Return, verbatim, the passage of the film review that runs from "Hayashi's last involvement" up to and including "seen from him.".

Text section =>

---------------

Miraculously, the delicate sensibility of Hayashi's drawings comes through well in this film, which is impressive, as the drawings of his manga have a finely balanced madness that wouldn't come through in another's hand. They're not exactly the same. The film version doesn't have the youthful imperfection of the manga. It's obviously of the hand of an older Seiichi Hayashi. But the drawings are still just right. And it's not just drawings set to music, thankfully. Despite the nomer ('ganime' stands for "drawing" + "anime"), the film does thankfully benefit from spare touches of animation in most shots, along with great camerawork that never makes a wrong step.

Seiichi Hayashi in fact began his career as an animator, so the sureness of the directing, and the skill with which the movement is sparely applied, make sense. Not only are his drawings spare and perfect, but each little movement is spare and perfect, bringing the drawings I knew so well from the manga alive in a way perfectly suited to the style of the story. It would actually have been too much to bring this story alive in full animation. The few drawings added here and there work perfectly to bring the story alive while staying true to the feeling of the original manga. This is a superb example of how this sort of minimalistic animated filmmaking should be done.

The music is directed by Morio Agata, a famous folk-rocker from the 1970s who debuted the year after the publication of the manga with a song entitled Elegy in Red inspired by Seiichi Hayashi's manga, which acts as the main motif in the film. So it's a match made in heaven. The music is a perfect match for the images, bringing alive the sound of the era. The two - music and manga - were in fact one of the defining cultural artifacts of 1970s Japan, deemed to have captured the mood of the era's youth. So this film is more than just a good love story told in an interesting style. It comes across as a glimpse into the feelings and sensibility of the generation that grew up in the 60s, an elegy to a generation long gone, via two of the era's greatest artists. An elegy to an elegy.

Seiichi Hayashi joined Toei Doga in 1962 and remained there until 1965. The protagonist of Elegy in Red is a struggling animator, so presumably the story is partly autobiographical. It was under Toei's most famous case of an animator-turned-indie, Sadao Tsukioka, that Hayashi began creating independent animation after leaving Toei. The two were apparently good friends while at Toei, so after quitting, Tsukioka invited Hayashi to join the studio he had just formed, Studio Nack. From that point on, Hayashi would go on to create several indie films that were shown at festivals; make numerous advertisements, most famously a series of Koume adverts for Lotte, as well as other adverts featuring the elegantly drawn beauties for which he had by then become known; contribute the oil on glass animation scene in Mushi Pro's Belladonna in 1973; and continue to make music videos for Minna no Uta like Happy Birthday in 1988.

Hayashi's last involvement in anime came with the designs for Gisaburo Sugii's legendary adaptation of Genji Monogatari in 1987, while in 2003 he created a beautiful short for the Winter Days omnibus, a film that immediately precedes this adaptation of Elegy in Red. I'd been hoping to see more from Seiichi Hayashi the animator since seeing his Winter Days short, so what a delight it was to discover that he had adapted his masterpiece, and that it turned out to be the best short I've seen from him.

Meanwhile, of course, Hayashi debuted as a manga artist in 1967, and also became active as an illustrator. In 2000 he drew the poster for the Hiroshima International Animation Festival. I'm not familiar with his other manga work, but in October of 1999 he published an extraordinary tome entitled The Guppy Still Lives that would almost certainly rank as one of the most important and cited manga books of the last decade were it not for the explicitly pornographic nature of much of its imagery.

---------------

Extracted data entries

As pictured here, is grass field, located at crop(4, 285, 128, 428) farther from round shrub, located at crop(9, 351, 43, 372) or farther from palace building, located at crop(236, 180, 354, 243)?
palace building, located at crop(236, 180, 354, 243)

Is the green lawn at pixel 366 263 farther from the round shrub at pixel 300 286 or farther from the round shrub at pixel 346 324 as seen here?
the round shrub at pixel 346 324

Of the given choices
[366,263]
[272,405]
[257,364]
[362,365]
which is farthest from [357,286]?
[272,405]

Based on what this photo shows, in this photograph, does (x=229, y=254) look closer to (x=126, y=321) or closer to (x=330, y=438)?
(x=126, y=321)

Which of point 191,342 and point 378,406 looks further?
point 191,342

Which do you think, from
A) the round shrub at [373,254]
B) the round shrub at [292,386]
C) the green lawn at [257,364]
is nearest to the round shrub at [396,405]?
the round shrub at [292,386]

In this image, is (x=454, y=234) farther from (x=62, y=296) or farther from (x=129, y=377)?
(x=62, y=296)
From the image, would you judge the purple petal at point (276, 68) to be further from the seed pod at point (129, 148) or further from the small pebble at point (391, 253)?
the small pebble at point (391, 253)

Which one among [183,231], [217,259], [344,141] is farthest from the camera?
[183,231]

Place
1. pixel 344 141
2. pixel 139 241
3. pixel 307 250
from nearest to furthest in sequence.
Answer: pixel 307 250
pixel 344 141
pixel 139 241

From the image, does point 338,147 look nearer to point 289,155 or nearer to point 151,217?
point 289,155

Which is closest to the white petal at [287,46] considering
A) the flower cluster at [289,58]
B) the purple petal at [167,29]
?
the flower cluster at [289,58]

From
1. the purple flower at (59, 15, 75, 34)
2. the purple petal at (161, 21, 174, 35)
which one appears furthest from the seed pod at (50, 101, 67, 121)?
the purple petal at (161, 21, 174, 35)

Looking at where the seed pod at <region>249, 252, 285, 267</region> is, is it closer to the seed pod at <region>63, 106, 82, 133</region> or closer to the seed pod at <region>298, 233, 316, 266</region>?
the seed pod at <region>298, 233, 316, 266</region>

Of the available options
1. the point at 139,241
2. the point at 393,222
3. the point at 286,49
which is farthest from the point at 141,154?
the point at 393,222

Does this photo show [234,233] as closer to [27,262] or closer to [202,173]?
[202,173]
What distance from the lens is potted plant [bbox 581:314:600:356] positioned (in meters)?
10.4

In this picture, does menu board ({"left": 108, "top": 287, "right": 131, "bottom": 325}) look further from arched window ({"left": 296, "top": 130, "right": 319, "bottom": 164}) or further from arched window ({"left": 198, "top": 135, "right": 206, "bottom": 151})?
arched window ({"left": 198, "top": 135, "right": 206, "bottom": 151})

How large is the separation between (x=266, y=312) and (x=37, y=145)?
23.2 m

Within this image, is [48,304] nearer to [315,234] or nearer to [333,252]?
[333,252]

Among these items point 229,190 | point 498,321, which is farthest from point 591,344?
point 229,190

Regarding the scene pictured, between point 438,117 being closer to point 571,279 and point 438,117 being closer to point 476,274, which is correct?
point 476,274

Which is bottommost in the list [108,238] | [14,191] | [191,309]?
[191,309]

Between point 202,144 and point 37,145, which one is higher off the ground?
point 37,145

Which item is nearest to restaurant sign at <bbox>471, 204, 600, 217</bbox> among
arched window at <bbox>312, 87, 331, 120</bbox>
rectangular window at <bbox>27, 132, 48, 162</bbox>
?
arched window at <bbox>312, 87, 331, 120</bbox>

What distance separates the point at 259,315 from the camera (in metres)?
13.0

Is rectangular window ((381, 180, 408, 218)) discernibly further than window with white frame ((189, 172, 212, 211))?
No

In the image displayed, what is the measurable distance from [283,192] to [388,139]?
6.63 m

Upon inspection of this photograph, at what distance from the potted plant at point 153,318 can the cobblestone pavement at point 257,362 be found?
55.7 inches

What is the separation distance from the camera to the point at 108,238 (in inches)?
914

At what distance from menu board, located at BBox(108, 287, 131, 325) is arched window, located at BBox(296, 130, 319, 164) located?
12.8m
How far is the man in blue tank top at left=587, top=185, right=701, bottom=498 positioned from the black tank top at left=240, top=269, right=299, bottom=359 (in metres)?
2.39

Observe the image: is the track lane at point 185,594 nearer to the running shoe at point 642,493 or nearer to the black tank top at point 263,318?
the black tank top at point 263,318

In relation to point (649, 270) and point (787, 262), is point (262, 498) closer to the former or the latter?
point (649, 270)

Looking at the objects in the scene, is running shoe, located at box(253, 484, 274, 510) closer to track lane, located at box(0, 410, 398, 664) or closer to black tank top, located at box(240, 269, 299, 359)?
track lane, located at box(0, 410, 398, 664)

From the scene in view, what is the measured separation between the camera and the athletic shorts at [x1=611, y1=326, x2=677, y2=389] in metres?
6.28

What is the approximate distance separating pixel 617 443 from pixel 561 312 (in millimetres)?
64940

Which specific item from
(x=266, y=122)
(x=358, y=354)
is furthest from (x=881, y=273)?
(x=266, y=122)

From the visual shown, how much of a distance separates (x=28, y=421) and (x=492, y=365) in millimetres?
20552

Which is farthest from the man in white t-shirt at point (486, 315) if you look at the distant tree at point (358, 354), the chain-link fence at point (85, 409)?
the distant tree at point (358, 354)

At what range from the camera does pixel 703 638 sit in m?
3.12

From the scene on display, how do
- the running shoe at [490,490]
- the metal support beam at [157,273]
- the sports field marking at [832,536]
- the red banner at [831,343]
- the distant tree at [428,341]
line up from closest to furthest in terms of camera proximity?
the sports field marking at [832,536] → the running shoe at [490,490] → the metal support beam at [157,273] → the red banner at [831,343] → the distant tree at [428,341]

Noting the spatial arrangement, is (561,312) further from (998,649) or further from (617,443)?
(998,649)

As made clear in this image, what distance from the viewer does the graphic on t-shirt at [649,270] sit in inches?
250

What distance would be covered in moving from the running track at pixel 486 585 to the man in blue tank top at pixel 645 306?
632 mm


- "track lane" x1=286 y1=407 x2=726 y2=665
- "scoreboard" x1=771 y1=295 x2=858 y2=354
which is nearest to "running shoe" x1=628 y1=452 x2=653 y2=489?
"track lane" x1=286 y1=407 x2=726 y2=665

---------------

In response =>
Hayashi's last involvement in anime came with the designs for Gisaburo Sugii's legendary adaptation of Genji Monogatari in 1987, while in 2003 he created a beautiful short for the Winter Days omnibus, a film that immediately precedes this adaptation of Elegy in Red. I'd been hoping to see more from Seiichi Hayashi the animator since seeing his Winter Days short, so what a delight it was to discover that he had adapted his masterpiece, and that it turned out to be the best short I've seen from him.